Input for this task >>
★ ★ ★ ★

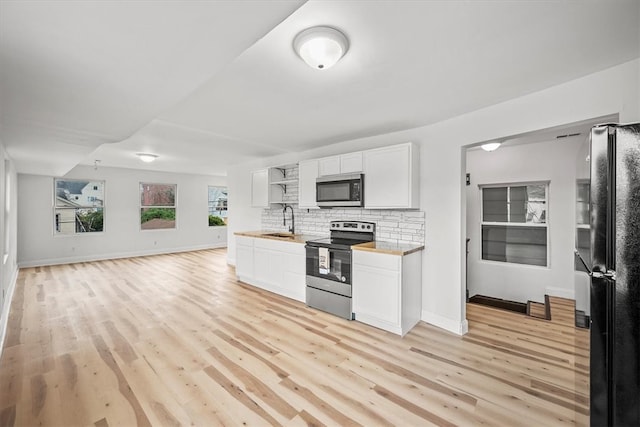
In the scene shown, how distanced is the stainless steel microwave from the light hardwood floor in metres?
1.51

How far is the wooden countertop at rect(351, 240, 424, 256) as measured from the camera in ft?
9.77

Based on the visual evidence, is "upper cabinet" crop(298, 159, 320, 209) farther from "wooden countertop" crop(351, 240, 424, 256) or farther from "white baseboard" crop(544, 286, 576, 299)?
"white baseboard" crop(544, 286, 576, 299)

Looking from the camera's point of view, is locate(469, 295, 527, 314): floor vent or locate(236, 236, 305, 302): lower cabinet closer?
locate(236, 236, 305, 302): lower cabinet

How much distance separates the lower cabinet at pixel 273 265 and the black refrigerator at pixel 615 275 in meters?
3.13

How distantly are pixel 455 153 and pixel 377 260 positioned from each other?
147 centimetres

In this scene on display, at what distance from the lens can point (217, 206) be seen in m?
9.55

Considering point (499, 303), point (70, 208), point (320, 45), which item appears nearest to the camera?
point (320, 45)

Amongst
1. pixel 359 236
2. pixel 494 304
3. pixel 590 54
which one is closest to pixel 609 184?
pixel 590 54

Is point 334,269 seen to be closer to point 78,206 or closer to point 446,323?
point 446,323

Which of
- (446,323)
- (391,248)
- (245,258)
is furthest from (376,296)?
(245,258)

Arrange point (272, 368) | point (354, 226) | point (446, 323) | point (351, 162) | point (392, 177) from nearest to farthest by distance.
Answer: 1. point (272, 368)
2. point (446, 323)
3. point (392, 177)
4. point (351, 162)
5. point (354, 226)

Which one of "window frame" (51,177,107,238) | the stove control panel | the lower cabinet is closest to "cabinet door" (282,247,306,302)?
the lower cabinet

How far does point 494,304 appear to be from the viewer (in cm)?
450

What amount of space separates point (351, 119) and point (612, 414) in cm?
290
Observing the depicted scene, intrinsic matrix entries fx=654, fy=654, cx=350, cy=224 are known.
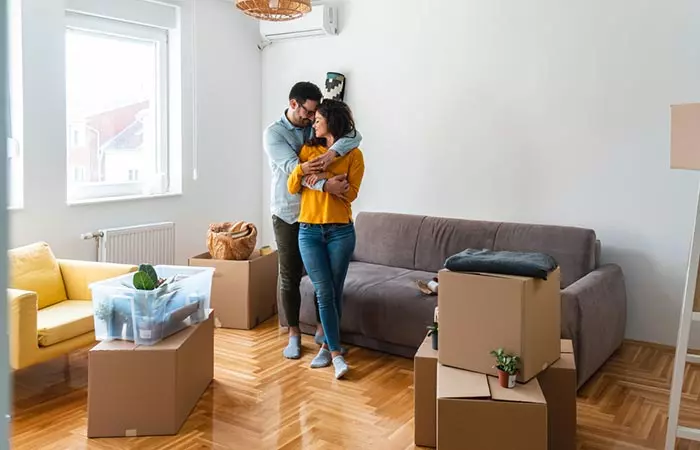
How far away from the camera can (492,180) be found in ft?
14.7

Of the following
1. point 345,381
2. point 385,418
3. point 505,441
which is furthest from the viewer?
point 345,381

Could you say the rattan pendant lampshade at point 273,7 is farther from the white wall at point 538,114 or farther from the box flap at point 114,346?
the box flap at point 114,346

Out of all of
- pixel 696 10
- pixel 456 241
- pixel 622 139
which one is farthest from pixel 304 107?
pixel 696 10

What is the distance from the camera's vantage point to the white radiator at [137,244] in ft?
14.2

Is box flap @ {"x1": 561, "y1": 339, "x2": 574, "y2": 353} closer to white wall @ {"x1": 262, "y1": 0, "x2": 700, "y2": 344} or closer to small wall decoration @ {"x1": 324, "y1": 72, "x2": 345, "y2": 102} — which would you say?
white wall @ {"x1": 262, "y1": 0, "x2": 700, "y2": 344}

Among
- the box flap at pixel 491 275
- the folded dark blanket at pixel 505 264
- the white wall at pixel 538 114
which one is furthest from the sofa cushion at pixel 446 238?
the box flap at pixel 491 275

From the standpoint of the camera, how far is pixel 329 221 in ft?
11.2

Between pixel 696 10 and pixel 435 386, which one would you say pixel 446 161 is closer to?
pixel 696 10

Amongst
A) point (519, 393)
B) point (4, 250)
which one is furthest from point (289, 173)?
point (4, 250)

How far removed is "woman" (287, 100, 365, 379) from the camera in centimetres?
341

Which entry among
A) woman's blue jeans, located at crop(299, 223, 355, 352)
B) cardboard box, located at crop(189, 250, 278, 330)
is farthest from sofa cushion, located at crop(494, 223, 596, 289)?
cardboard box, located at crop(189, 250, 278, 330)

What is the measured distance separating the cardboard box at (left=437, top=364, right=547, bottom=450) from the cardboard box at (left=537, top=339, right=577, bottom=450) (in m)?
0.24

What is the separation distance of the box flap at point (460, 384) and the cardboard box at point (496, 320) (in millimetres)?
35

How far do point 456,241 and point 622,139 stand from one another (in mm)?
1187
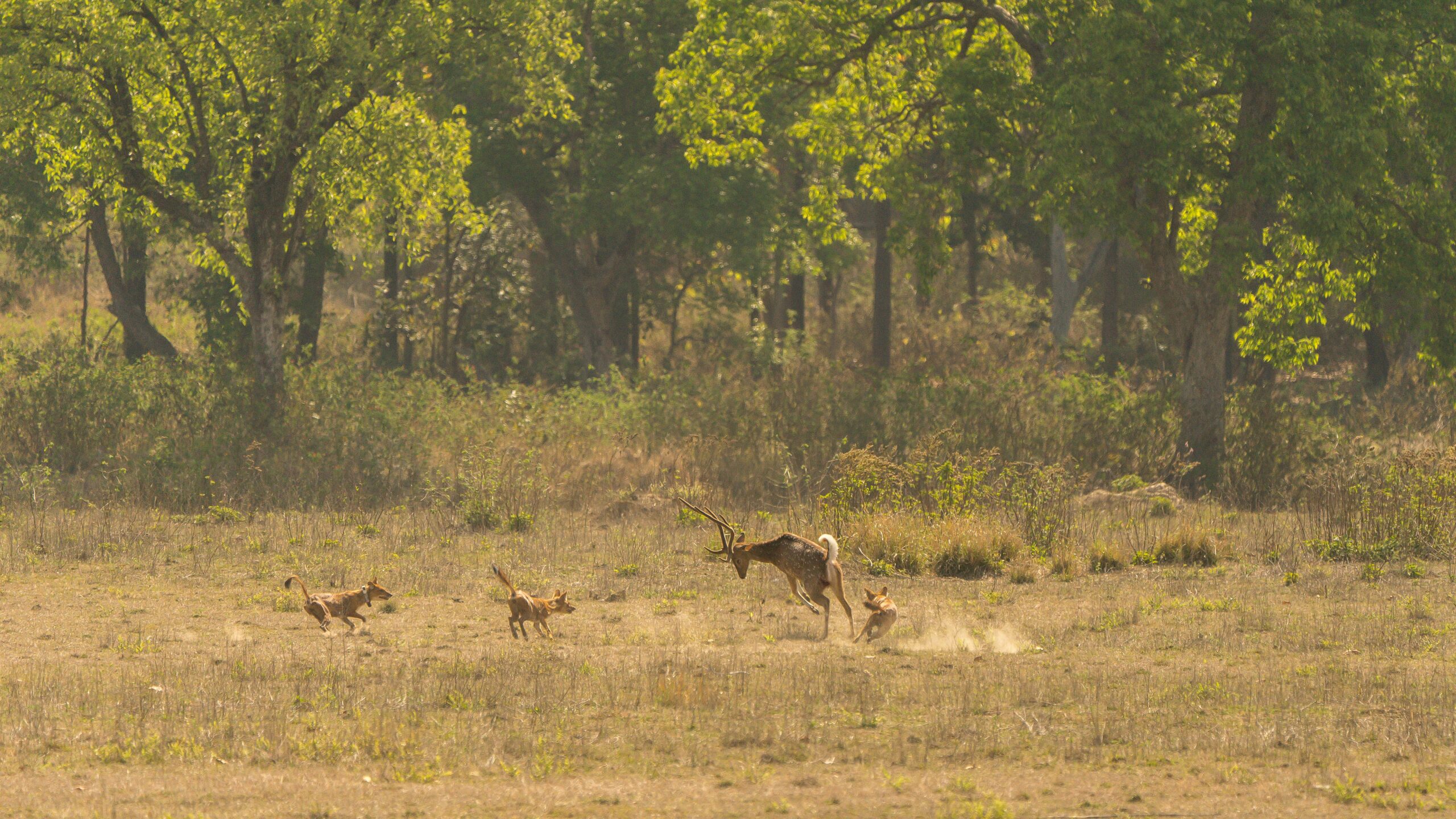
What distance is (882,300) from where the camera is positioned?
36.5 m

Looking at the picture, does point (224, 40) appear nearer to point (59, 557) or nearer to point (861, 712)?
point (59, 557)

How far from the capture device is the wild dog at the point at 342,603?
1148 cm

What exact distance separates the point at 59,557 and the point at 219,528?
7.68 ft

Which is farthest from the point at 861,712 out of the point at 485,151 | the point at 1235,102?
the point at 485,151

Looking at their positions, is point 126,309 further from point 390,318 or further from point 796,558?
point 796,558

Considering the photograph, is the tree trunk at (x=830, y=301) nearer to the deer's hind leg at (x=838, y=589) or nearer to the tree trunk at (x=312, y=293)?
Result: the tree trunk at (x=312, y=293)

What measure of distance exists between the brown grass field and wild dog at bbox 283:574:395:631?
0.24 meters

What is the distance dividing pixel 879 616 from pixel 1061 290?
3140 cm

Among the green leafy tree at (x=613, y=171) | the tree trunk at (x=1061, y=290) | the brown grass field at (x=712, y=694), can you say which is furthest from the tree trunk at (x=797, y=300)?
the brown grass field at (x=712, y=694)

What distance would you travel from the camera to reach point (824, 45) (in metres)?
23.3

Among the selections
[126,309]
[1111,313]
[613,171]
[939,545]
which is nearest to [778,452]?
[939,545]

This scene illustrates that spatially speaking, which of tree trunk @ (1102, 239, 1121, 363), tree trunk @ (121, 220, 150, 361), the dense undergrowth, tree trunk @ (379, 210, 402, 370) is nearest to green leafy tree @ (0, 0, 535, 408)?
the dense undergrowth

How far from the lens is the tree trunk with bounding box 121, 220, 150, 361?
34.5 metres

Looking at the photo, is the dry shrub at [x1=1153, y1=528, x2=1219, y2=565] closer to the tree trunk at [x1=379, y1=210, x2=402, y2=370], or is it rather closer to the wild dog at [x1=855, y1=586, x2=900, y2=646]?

★ ★ ★ ★

Aim of the exercise >> Copy out everything from the line containing "Among the selections" down to the end of the records above, keeping every line unchanged.

Exercise solution >>
Among the selections
[126,309]
[1111,313]
[613,171]
[939,545]
which is nearest to [778,452]?
[939,545]

This scene illustrates that spatially speaking, which of tree trunk @ (1102, 239, 1121, 363), tree trunk @ (121, 220, 150, 361), the dense undergrowth, tree trunk @ (379, 210, 402, 370) is nearest to green leafy tree @ (0, 0, 535, 408)?
the dense undergrowth

How far from the lens is the tree trunk with bounding box 121, 220, 150, 361?
34.5 metres

Looking at the photo, is the dry shrub at [x1=1153, y1=528, x2=1219, y2=565] closer to the tree trunk at [x1=379, y1=210, x2=402, y2=370], or is it rather closer to the wild dog at [x1=855, y1=586, x2=900, y2=646]?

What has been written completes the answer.